Per quanto riguarda gli elementi discorsivi che associano il mestiere di casting director a tratti convenzionalmente femminili, questi emergono in particolare in riferimento al tema dell’emotional work, la gestione dei propri stati d’animo al fine di favorire il benessere emotivo altrui (Hochschild 2003). La regista Liliana Cavani elogia la pazienza come virtù importante per un casting director: «Nel mio lavoro ho avuto casting director bravissimi e tanto pazienti. La pazienza è parte del loro pregio perché per prima cosa cercano di capire la personalità del regista […]» (Hartmann Trapani 2020, pp. 14-15). Da parte loro, nelle parole delle casting director, questo aspetto emerge in relazione al lavoro con gli attori, in particolare in occasione dei provini, quando esse si dedicano a minimizzare lo stress psicologico derivante dalla performance: «È molto importante metterli a loro agio e fare quanto in nostro potere per sdrammatizzare e per mettere l’attore in condizione di rendere al massimo facendo capire che si è dalla sua parte» (ivi, p. 36). L’emotional work svolto dalle casting director viene anche assimilato esplicitamente all’istinto materno: a proposito della casting director Ellen Lewis (Al di là della vita, The Departed, The Irishman), l’attore e cantante Marc Anthony dichiara «Right after the audition, Ellen called, “Marc, you did a wonderful job.” She sounded like a proud mom.» (Dinello 1999). Sara Casani [fig. 5], casting director italiana de L’amica geniale e Suburra afferma che «in questo mestiere c’è qualcosa che ha a che fare con la gestazione, la cura» (Solari 2019, p. 52). In alcuni casi, il mestiere viene tramandato letteralmente di madre in figlia, come per Lilia Hartmann Trapani, figlia della citata Isa Bartalini. Ma anche in assenza di legami di sangue, per alcune professioniste la dimensione affettiva del mestiere si estrinseca nel rapporto con le proprie assistenti, poi divenute a loro volta casting director. Un rapporto che in alcuni casi si estende su più generazioni. Juliet Taylor, già assistente di Marion Dougherty, e a sua volta mentore di Ellen Lewis, dichiara: «Marion considers me her daughter and Ellen her granddaughter» (Dinello 1999). Cristina Proserpio (2021), che tiene anche corsi post-diploma presso diverse istituzioni, racconta: «Alcune casting che ci sono in giro adesso erano mie studentesse ed è bello, mi piace. Poi ognuna declina il mestiere a modo suo, con la sua sensibilità».

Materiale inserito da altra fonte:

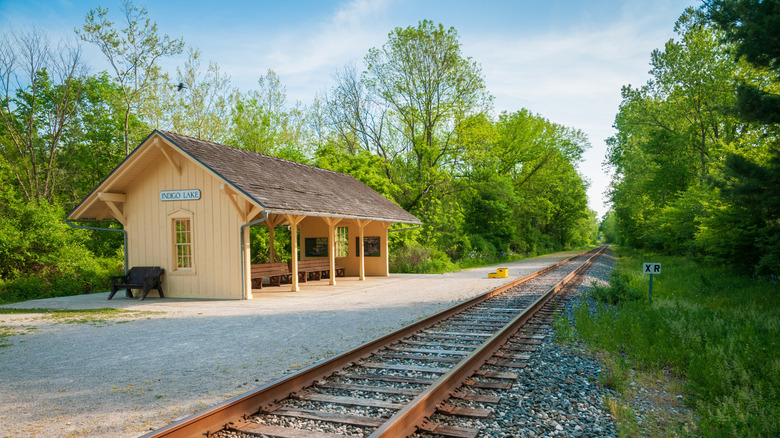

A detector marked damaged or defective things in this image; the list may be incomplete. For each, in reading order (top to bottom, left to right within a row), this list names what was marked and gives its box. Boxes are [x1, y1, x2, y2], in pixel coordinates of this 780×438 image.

rusty rail [140, 246, 604, 438]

Da queste considerazioni emerge l’immagine di una professione che, pur sviluppatasi nel solco di una forzata distribuzione dei ruoli professionali in base al genere e, per questo, tuttora oggetto di discriminazione all’interno dell’industria, ha saputo trasformare quei presunti difetti originari in punti di forza. In questo senso, risultano essenziali la collaborazione, il mentorato e l’attenzione per la dimensione relazionale del lavoro che le casting director mettono in pratica nel rapporto con le altre componenti creative della produzione, ma ancor di più nelle «sorellanze laboriose» (Maina e Tognolotti 2018, p. 9) che le legano alle altre professioniste del settore e alle loro assistenti. Sarà prezioso, dunque, continuare a perseguire questa linea di indagine: approfondendo le dinamiche interpersonali, le pratiche collaborative e l’insieme di valori condivisi tra casting director e assistenti casting, nella consapevolezza che, anche in questa professione, «essere due» (Irigaray 1994) è spesso ciò che permette di non essere «seconde» (De Beauvoir 2016).